Set exercise:
Please repeat each of the lines below word for word, leaving the pictures out.

Input rows:
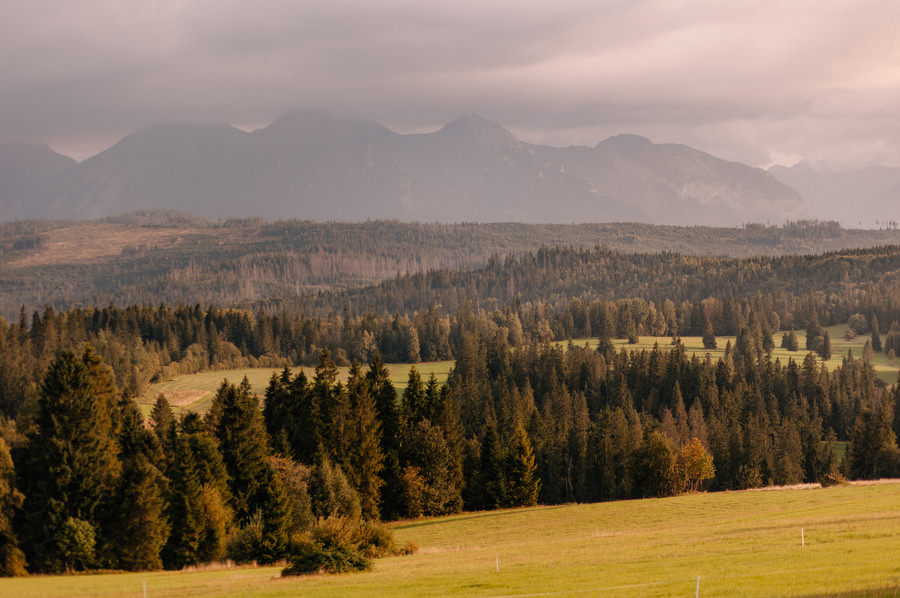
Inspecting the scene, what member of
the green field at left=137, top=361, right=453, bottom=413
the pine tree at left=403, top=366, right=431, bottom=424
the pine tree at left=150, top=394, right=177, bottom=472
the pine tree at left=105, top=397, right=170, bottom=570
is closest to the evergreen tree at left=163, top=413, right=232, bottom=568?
the pine tree at left=105, top=397, right=170, bottom=570

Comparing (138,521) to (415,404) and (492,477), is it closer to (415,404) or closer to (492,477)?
(415,404)

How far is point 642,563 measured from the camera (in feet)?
124

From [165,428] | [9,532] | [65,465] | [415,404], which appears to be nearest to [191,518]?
[65,465]

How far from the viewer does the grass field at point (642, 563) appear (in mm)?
30453

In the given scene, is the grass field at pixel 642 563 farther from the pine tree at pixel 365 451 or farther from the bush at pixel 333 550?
the pine tree at pixel 365 451

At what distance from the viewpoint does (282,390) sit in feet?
313

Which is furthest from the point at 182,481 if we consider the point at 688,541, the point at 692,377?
the point at 692,377

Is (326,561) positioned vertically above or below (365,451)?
above

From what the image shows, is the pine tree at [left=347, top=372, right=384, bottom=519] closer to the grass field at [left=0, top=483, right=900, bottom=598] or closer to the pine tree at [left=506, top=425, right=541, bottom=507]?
the pine tree at [left=506, top=425, right=541, bottom=507]

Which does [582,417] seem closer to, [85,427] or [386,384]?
[386,384]

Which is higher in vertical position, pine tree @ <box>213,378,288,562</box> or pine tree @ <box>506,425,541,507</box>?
pine tree @ <box>213,378,288,562</box>

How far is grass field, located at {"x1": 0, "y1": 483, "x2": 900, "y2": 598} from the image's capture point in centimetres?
3045

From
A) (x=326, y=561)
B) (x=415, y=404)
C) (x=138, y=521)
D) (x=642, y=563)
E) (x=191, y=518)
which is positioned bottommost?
(x=191, y=518)

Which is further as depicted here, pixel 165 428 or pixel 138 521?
pixel 165 428
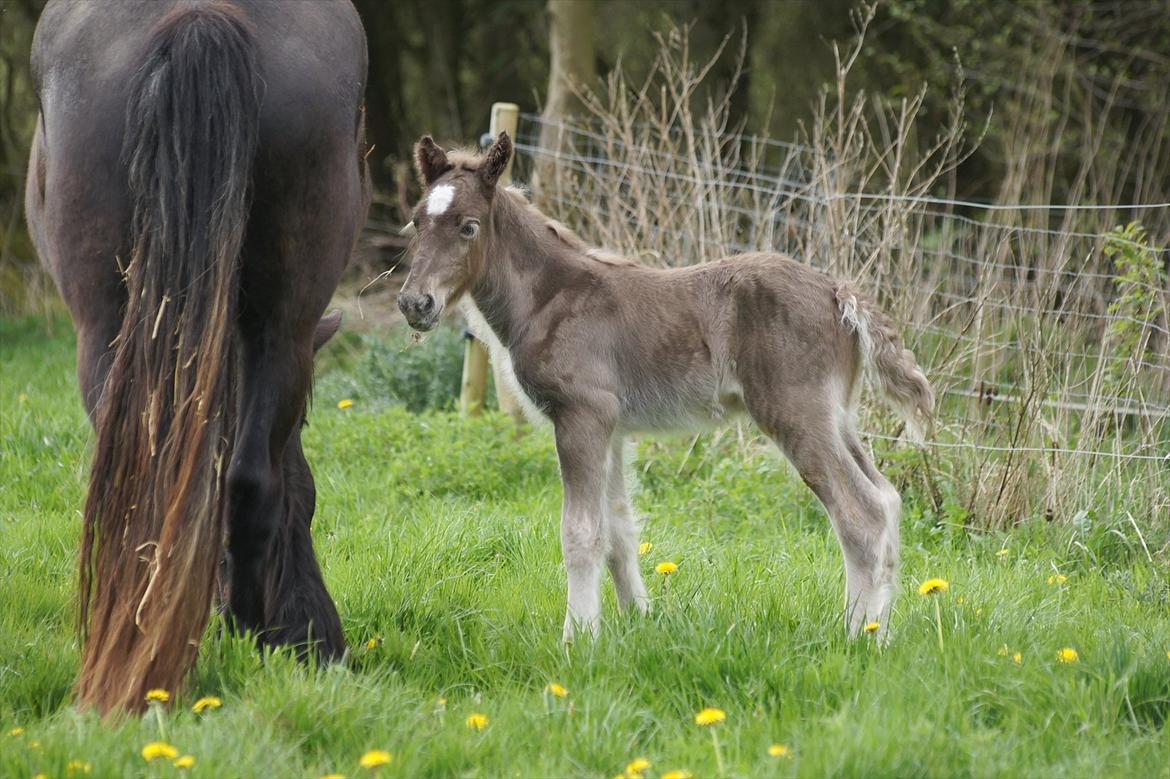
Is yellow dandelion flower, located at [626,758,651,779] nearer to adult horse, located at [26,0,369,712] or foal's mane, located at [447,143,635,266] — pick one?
adult horse, located at [26,0,369,712]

Response to the exercise:
Inspecting the scene, what member of
the green field at left=137, top=361, right=453, bottom=413
the pine tree at left=403, top=366, right=431, bottom=424
the pine tree at left=150, top=394, right=177, bottom=472
the pine tree at left=105, top=397, right=170, bottom=570
is closest to the evergreen tree at left=163, top=413, right=232, bottom=568?
the pine tree at left=105, top=397, right=170, bottom=570

Comparing (138,521) to (415,404) and (492,477), is it closer to (415,404) or closer to (492,477)?
(415,404)

How far is point 642,563 measured from the camera (in feet)?
124

From [165,428] | [9,532] | [65,465] | [415,404], which appears to be nearest to [191,518]?
[65,465]

How far from the viewer does the grass field at point (642, 563) appear (in mm)?
30453

In the given scene, is the grass field at pixel 642 563 farther from the pine tree at pixel 365 451 or farther from the bush at pixel 333 550?
the pine tree at pixel 365 451

At what distance from the viewpoint does (282,390) sit in feet?
313

Which is furthest from the point at 182,481 if we consider the point at 688,541, the point at 692,377?
the point at 692,377

Is (326,561) positioned vertically above or below (365,451)?
above

From what the image shows, is the pine tree at [left=347, top=372, right=384, bottom=519] closer to the grass field at [left=0, top=483, right=900, bottom=598] or closer to the pine tree at [left=506, top=425, right=541, bottom=507]?
the pine tree at [left=506, top=425, right=541, bottom=507]

Which does [582,417] seem closer to, [85,427] or [386,384]?
[386,384]

Which is higher in vertical position, pine tree @ <box>213,378,288,562</box> or pine tree @ <box>506,425,541,507</box>?
pine tree @ <box>213,378,288,562</box>

How far is grass field, located at {"x1": 0, "y1": 483, "x2": 900, "y2": 598} from the image's capture point in centimetres?
3045

From
A) (x=326, y=561)
B) (x=415, y=404)
C) (x=138, y=521)
D) (x=642, y=563)
E) (x=191, y=518)
which is positioned bottommost?
(x=191, y=518)

Which is further as depicted here, pixel 165 428 or pixel 138 521?
pixel 165 428
Is yellow dandelion flower, located at [626,758,651,779] nearer to adult horse, located at [26,0,369,712] or foal's mane, located at [447,143,635,266] — pick one?
adult horse, located at [26,0,369,712]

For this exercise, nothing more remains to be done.